Well, no, of course not. If you’re a Prine fan, you already know what you’re getting. As Bob Dylan once put it, “he writes beautiful songs, pure Proustian existentialism”, and here’s ten more remembrances of times past, set against the usual country/folky backdrop, his first album of new material since 2005’s Fair & Square. The man has beaten two different forms of cancer, he’s earned the right to take his time.

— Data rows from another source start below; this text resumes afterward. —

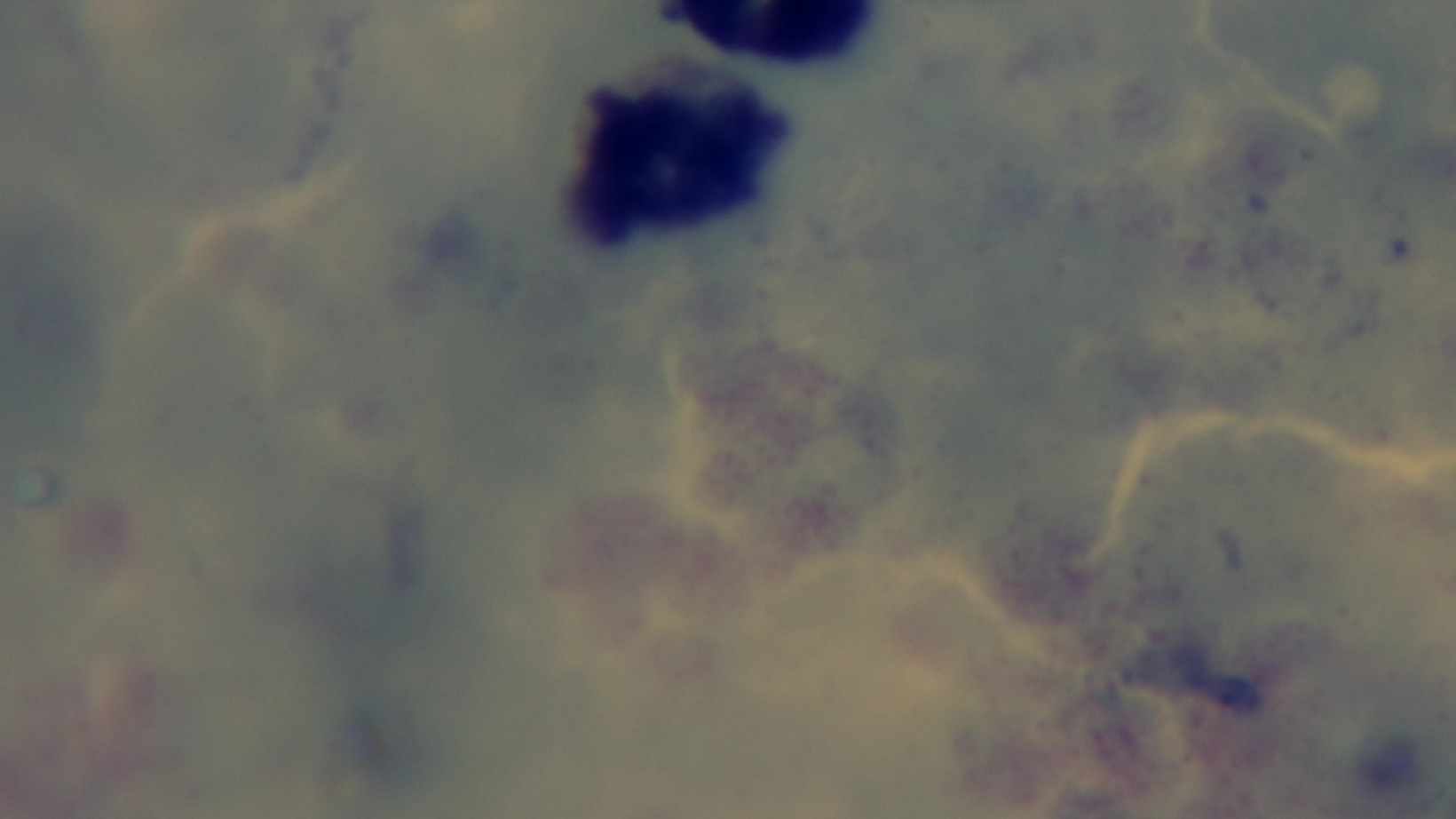
Summary:
  - Capture: mounted 4K digital camera
  - Stain: Giemsa
  - Preparation: thick smear
  - Malaria status: uninfected
  - Modality: light microscopy
  - Objective: 100x oil immersion
  - Field of view: one from the slide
Locate every Plasmodium parasite.
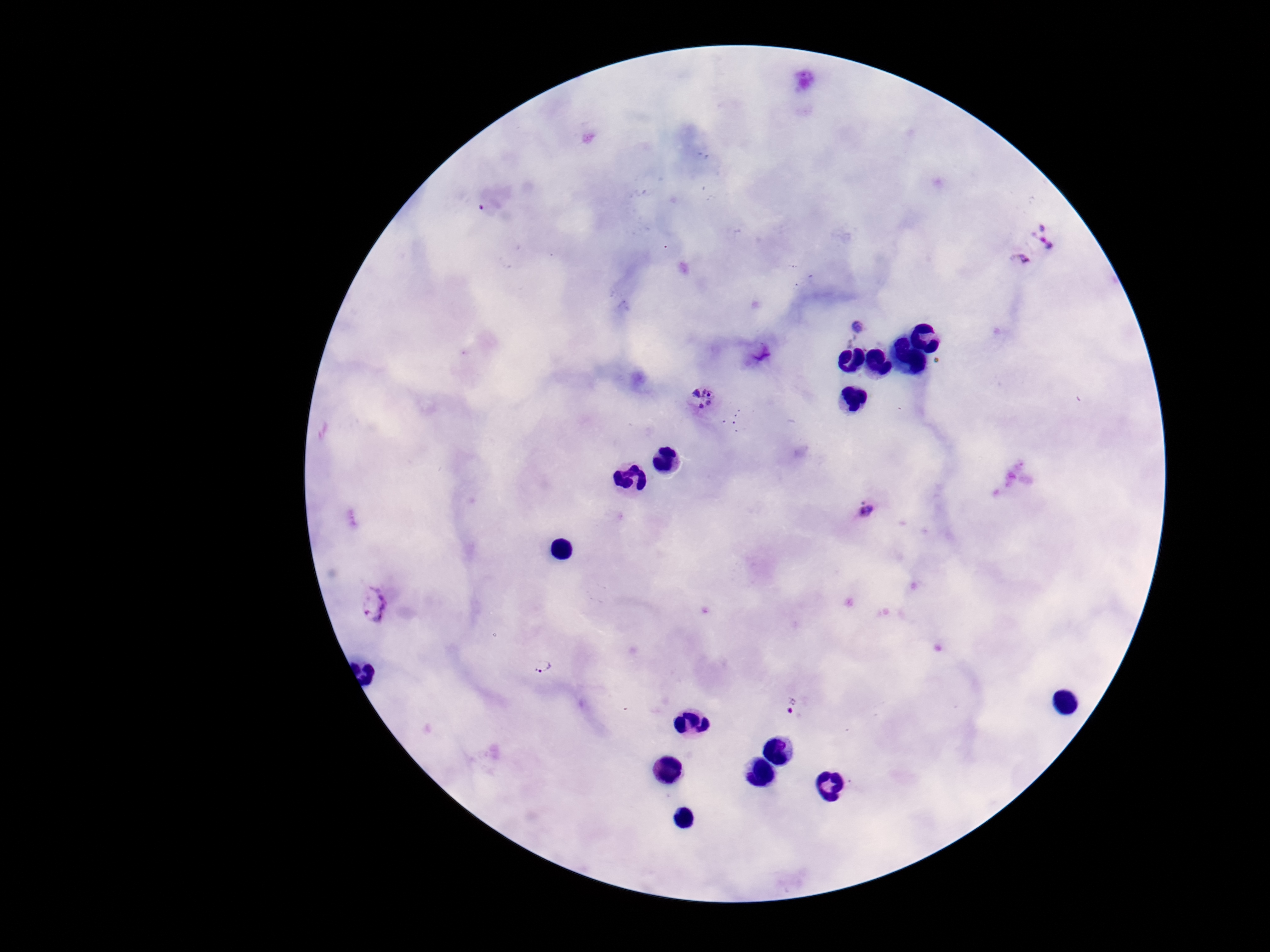
Approximate centers as (x, y) in pixels.
Plasmodium parasites: (1049, 234), (1013, 266), (860, 325), (759, 350), (701, 400), (866, 510), (372, 606), (542, 663), (793, 709).

field of view = single
image size = 1270×952 pixels
magnification = 100x
patient malaria status = positive
capture = smartphone camera through the microscope eyepiece
stain = Giemsa
preparation = thick blood film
Assess this cell for malaria.
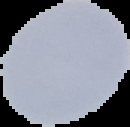

It is uninfected.

Summary:
  - Image type: segmented cell region with the area outside set to black
  - Image size: 130×127 pixels
  - Preparation: thin blood film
Comment on the morphology of the erythrocytes.
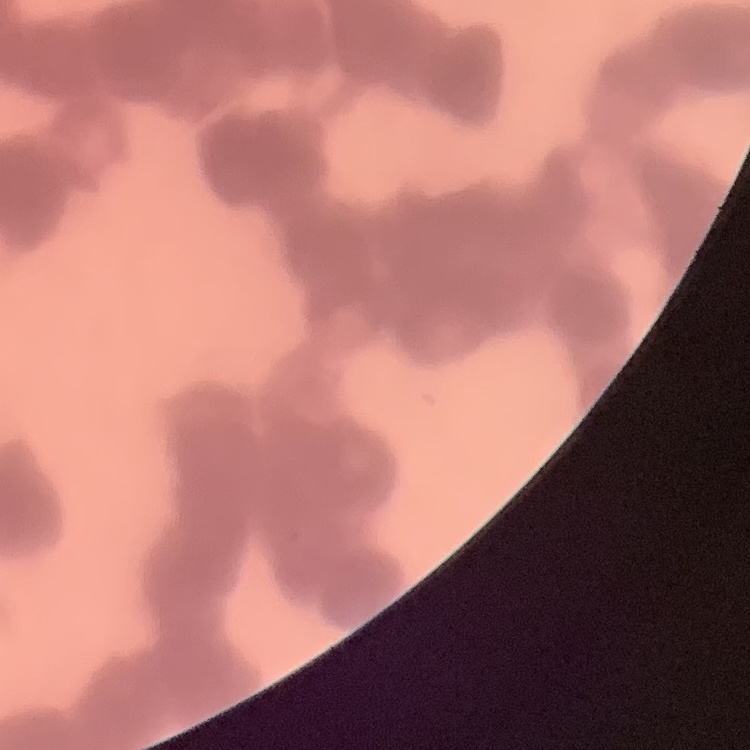

They show rouleaux formation.

{
  "image_type": "one tile cut from a larger photomicrograph",
  "stain": "Field's or Giemsa",
  "preparation": "thin peripheral smear"
}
Locate every blood parasite and identify its species.
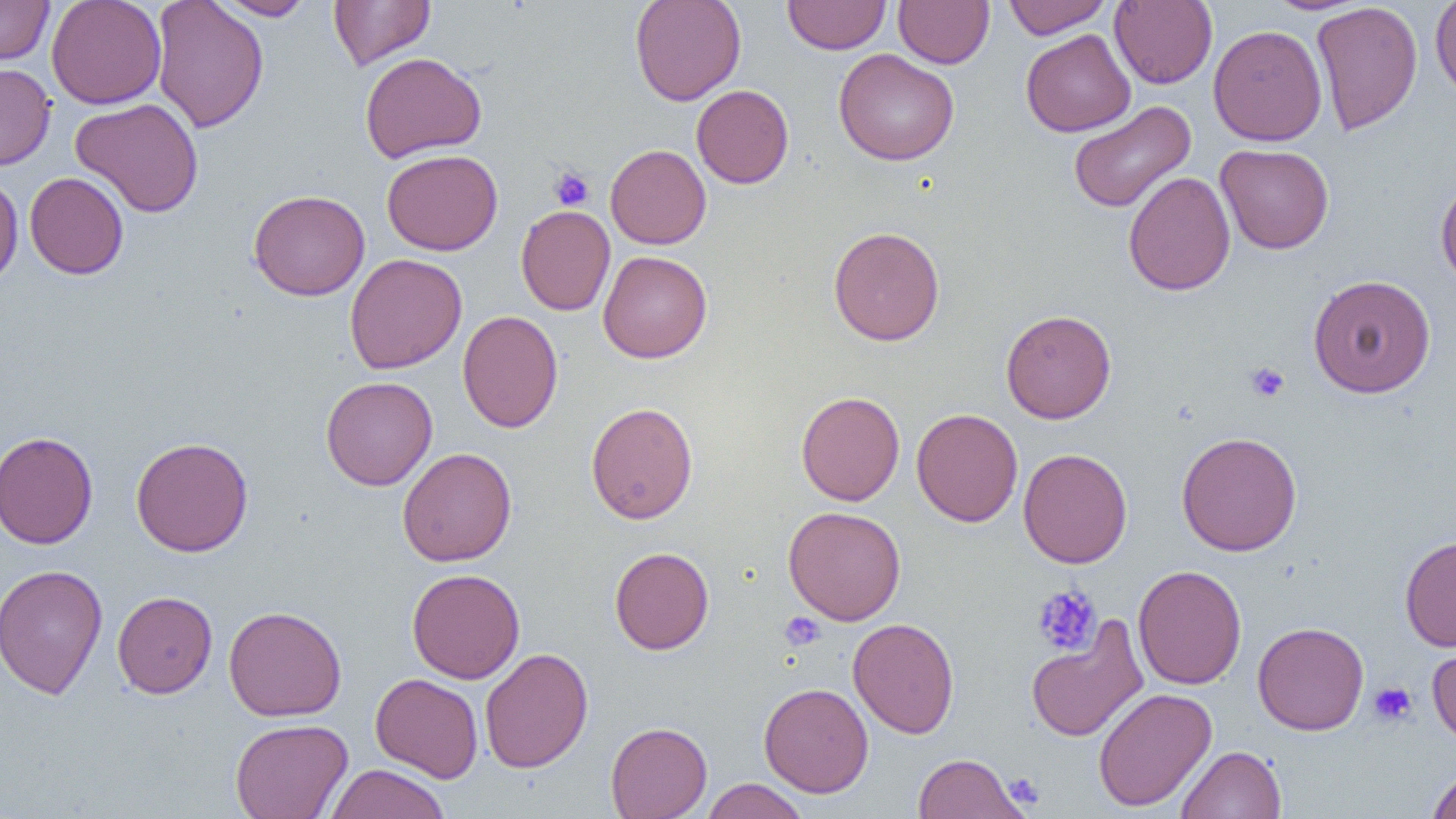
No blood parasites observed.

Start anywhere, it’s all lovely stuff. ‘Lonesome Friends Of Science’ rejects the nay saying “bastards in their white lab coats” over a tune lifted, with the glee a writer who has nothing left to prove, from Townes Van Zandt’s ‘Pancho and Lefty’. ‘Egg And Daughter Nite’ posits that the great benefit of age is the ability to blame all your bad behaviour on your “old crazy bones”. ‘Boundless Love’ and ‘I Have Met My Love Today’ are simply beautiful odes to domestic bliss.
Prine seems to be at ease with the mortality he’s already brushed up against a few times. ‘When I Get To Heaven’ makes the afterlife sound great, as he reunites with family members, has a drink and a smoke, and even opens a boozer called The Tree Of Forgiveness into which he invites us critics for a pint of Smithwicks (hey, a free beer is a free beer). Even the staunchest atheist would get misty eyed. And they’ll have something in their throats as the strings swell behind the chorus of ‘God Only Knows’ (no, not that one) too.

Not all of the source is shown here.